注意事項
1. 実験の意義と目的
- 技術の進歩は,多くの研究者,技術者によって積み重ねられた理論と実験による裏付けが実を結んだものである.理論は実験によってテストされ,実験は理論によってサポートされる.理論と実験は密接な関係があり,草の両輪のごとく共に重要である.
- 大学において色々な講義でえられる抽象的な理論や知識は,それらを実験によって確かめ,実際に経験することによって自分のものにすることができる.また,技術の進歩のため,新技術の開発のため,未知の世界を切り開く実験の計画の仕方・実験の方法などを修得するためにも実験は大切である.
- 3年生の諸君にとっては初めて研究室に入る機会でもある.このことは小グループの学生諸君と機械情報工学科教員との身近なふれ合いの最初の機会であり、大いに利用して教員や研究室の先輩との対話を深めたいものである.
- 本実験は主に小グループによる共同作業により行われる.とくに限られた時間に多くの情報を得ることを目的としている大学の実験では能率的な作業が必要であり,他人任せでない全員の積極的な参加が重要となる.
2. 実験を行う場合の注意事項
- 実験の目的をよく理解できるように,テキストをよく読み,関連事項を教科書,参考書などによって事前によく調べておくこと.
- 実験に使用する教材,測定器の使い方,実験装置の概要などをよく調べておくこと.とくに実験装置,測定器の取り扱いに注意し,取り扱いを誤ることなく,また誤操作などによって故障をおこさないように注意すること.
- 実験を行うにあたっては,細心の注意をはらって,決められた順序方法に従うこと.とくに使用者の不注意によっては人身事故を起こしかねないような装置を操作するとき
(例えば,工作機械,材料試験機などの大出力機械の操作)には共同実験者間の連絡や合図を確実に行うこと.また,“安全の手引”をよく読んでおくこと.
- 実験においては,振動,ごみ,ほこりなどは誤差の原因となるので十分注意すること.
- 実験においては,気温,気圧,湿度などで系統誤差を生ずる可能性があるので記録しておくこと.
- 実験中の観察と判断
- 意味を理解しないでデータのみを記録することは実験ではない.実験中はデータを通じて実験者は実験対象を深く理解しようとすること.
- 実験中に適切にデータを記録し,ばらつき等を確かめ,あるいは同じ実験の反復による再現性の確認などの手段を取って,再実験の必要のないことを確認しながら実験を行うこと.
3. 細かい注意
- 実験専用の5mmまたは10mmのSECTION NOTEおよび電卓を各自用意すること.説明中は必ずノートを取ること(ノートチェックをする).

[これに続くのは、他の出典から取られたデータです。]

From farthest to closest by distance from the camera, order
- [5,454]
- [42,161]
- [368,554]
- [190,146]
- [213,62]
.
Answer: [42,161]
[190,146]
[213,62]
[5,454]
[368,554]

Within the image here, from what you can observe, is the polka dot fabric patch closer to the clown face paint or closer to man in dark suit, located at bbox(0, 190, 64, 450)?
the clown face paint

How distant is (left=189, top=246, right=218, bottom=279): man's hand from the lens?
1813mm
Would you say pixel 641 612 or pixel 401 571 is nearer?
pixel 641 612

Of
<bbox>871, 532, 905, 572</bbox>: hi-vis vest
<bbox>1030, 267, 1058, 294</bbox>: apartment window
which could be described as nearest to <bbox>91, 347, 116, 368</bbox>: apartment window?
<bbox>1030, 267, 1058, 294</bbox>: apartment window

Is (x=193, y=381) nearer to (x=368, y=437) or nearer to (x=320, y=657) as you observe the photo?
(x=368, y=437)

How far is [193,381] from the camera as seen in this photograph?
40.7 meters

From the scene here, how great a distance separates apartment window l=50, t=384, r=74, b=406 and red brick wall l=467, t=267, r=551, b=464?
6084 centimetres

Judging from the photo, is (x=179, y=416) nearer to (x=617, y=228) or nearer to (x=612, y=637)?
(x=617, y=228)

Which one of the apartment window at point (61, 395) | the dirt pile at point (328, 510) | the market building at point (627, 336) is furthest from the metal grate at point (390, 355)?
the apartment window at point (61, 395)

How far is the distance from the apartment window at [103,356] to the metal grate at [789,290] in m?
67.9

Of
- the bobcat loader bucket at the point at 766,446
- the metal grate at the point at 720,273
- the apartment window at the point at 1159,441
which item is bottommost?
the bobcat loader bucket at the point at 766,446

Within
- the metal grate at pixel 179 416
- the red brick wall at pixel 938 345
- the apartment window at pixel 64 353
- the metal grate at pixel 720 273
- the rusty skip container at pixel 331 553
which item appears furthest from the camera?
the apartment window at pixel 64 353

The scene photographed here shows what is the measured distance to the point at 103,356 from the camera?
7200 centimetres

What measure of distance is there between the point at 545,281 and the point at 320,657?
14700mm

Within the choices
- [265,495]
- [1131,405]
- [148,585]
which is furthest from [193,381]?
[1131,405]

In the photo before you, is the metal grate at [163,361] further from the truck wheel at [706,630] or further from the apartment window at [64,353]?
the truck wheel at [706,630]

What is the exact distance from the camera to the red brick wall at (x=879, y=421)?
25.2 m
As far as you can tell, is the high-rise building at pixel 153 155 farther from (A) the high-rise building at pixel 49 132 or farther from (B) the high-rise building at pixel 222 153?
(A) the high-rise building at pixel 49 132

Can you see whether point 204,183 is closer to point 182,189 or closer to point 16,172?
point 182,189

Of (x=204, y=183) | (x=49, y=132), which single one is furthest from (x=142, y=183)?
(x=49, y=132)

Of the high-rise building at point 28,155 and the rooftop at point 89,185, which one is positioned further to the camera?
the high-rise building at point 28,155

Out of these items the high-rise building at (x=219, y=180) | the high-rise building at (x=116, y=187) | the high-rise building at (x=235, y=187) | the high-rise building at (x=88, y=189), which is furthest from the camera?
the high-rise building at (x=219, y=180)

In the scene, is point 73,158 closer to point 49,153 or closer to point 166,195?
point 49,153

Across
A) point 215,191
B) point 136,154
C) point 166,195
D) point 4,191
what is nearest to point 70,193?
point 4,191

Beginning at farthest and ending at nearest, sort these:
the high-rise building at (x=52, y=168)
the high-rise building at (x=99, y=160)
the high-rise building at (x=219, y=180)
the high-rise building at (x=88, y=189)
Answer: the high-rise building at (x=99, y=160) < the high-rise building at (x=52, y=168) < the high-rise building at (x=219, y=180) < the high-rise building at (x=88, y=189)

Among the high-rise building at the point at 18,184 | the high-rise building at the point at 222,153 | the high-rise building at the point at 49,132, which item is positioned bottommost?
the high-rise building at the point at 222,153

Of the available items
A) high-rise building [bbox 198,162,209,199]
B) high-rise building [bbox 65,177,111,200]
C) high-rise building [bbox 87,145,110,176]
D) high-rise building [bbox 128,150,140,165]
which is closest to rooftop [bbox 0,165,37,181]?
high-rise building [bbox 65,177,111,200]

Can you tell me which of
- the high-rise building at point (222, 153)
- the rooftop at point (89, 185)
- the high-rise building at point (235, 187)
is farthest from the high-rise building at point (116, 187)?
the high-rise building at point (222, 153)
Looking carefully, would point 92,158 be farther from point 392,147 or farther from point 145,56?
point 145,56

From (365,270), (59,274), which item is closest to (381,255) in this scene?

- 実験装置には被損しやすいもの,危険なものなどがあるので,説明が終わり指示があるまでは勝手に手を触れないこと.
- 実験開始時間に遅れないこと.実験中は必ず名札を付けること.
- 実験に関する掲示(班分け,休講,その他)はWebにて掲示する.
- レポート用紙の大きさはA4版,左端とじ,横書きとする.
- 手書きでグラフを書くときは,方眼紙を使用すること.
- 実験レポートの提出期限,提出場所は実験によって異なるので,説明を十分に聞いておくこと(原則として,提出期限は実験を行った翌週の月曜日午前10時50分).
4.1 実験レポートの基本構成
- 実験の目的
どのような目的でこの実験を行うのかを要領よく書く.
- 実験装置・使用器具
実験装置の配置図,使用器具の略図,名称,測定対象物などをまとめる.必要ならばそれらの取り扱いの説明を書き加える.
- 実験方法の説明
実験の順序,測定の方法などをまとめる.
- 実験結果の整理
実験の測定値,計算式と計算値,数表,グラフなどを書く.
- 考察あるいは検討
実験結果の数表,グラフ,測定値などに対する考察あるいは検討を行う.実験の結果,何がわかったか,それはなぜか,原因は何か, といったことを詳細に考察する.これは実験レポートの中で最も重要な部分である.
- 結論
本実験の目的に対していかなる結論が得られたかを書く.
- 参考資料
実験レポートをまとめる上で調査研究した文献その他の参考資料を書く.
- その他
実験に対する感想,反省,希望など.
4.2 実験レポートに関する細かい注意
- レポートの書き方について
- 実験レポートはパソコンによって作成することが望ましい.
- 手書きの場合はインクまたはボールペンを使用し,色は黒または青で統一すること.
- 手書きの場合は字をていねいに書き,間違ったときは横線を引いて修正するか,修正液でていねいに消してから書き直す.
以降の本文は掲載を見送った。